Between a Rock and a Hard Place
Colman was born in 1933 in Wadowice, Poland, a town near Cracow best known as the birthplace of Pope John Paul II. The family then moved to a village called Jordanow. His grandfather was a Bobover chassid, and he still retains a warm feeling for Bobov chassidus. “When I got married in 1957, I lived in Crown Heights, and the Bobover Rebbe was there,” he says. “His gabbai still remembered my grandfather.”
He remembers going to cheder in Poland and shul with his father. His mother was well-educated for her time; she’d learned German, English, and how to play the violin. Inspired by religious Zionism, she wanted to move to Eretz Yisrael, but his father — who had lost his own father at a young age and become responsible for all his siblings — didn’t feel he could leave.
They were forced to move when word came in 1939 that Hitler was on the way. As they lived on the western border of Poland, they began traveling east toward Russia along with many other Jews and some Poles who knew Hitler wouldn’t be friendly towards them. About two weeks into the trip, they began seeing Russian soldiers everywhere; unbeknown to them, Hitler and Stalin had signed a pact to divide Poland between them, and they were now considered “liberated” by the Russians.

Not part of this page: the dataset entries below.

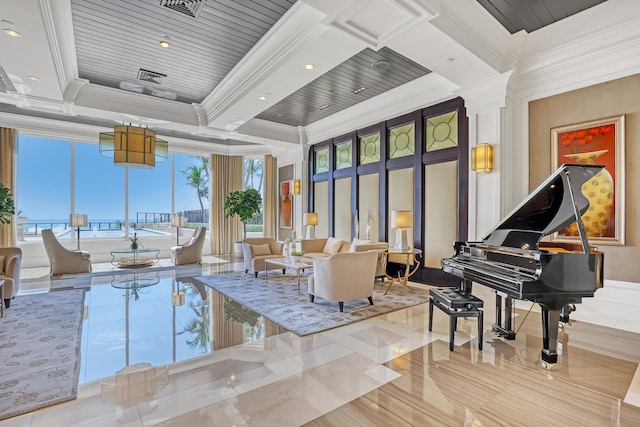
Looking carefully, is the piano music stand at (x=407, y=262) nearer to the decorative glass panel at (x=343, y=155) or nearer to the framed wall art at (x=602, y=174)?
the framed wall art at (x=602, y=174)

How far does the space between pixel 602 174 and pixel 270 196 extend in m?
8.36

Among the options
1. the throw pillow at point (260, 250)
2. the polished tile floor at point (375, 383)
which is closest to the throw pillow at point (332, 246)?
the throw pillow at point (260, 250)

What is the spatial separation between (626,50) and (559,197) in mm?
2482

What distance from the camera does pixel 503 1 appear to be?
Result: 140 inches

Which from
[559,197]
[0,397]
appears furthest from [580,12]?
[0,397]

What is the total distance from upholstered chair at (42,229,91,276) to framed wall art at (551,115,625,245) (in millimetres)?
8679

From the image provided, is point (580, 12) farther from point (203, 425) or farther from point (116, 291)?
point (116, 291)

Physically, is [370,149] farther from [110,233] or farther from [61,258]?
[110,233]

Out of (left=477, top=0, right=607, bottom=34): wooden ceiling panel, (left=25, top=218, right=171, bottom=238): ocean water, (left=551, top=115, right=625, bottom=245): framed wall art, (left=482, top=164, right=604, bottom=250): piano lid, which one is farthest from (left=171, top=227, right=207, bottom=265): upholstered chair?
(left=551, top=115, right=625, bottom=245): framed wall art

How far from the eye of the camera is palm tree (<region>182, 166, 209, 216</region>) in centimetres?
1018

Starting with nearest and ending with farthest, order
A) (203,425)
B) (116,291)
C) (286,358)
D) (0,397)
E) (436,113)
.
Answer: (203,425) < (0,397) < (286,358) < (116,291) < (436,113)

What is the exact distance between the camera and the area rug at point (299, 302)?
3.73 meters

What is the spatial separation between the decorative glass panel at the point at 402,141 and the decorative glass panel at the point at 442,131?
1.14 feet

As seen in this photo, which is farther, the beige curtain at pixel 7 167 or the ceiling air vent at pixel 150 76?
the beige curtain at pixel 7 167
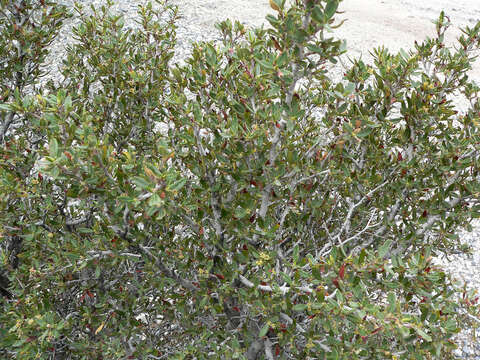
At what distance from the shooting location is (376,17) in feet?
44.3

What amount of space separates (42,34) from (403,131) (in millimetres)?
3104

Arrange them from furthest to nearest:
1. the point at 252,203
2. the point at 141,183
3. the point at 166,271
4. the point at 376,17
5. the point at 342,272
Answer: the point at 376,17
the point at 166,271
the point at 252,203
the point at 342,272
the point at 141,183

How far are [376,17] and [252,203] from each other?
1371 cm

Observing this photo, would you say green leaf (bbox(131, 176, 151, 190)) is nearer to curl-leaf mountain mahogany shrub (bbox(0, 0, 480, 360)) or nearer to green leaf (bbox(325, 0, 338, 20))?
curl-leaf mountain mahogany shrub (bbox(0, 0, 480, 360))

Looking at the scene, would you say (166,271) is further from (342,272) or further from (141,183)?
(342,272)

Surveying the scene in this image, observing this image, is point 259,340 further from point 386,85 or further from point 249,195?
point 386,85

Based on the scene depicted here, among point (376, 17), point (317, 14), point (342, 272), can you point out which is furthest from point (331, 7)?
point (376, 17)

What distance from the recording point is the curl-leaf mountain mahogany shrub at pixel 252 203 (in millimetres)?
1869

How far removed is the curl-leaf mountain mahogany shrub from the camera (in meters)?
1.87

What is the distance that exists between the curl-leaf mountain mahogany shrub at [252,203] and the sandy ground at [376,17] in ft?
28.5

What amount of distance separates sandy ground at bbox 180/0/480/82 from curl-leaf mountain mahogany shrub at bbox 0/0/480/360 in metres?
8.69

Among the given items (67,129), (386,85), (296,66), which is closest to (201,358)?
(67,129)

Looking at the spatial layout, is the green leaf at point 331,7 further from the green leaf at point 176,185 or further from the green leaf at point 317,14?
the green leaf at point 176,185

Most Polish Jews, however, weren’t interested in being liberated. Not understanding just how dangerous the Nazis were, they registered to return home, believing the Nazi-Soviet pact meant the war was over. “That was seen as treasonous by the Russians, who weren’t happy that we didn’t appreciate becoming part of the Soviet paradise,” Colman relates. “At that time, of course, no one anticipated that Hitler would attack Russia.”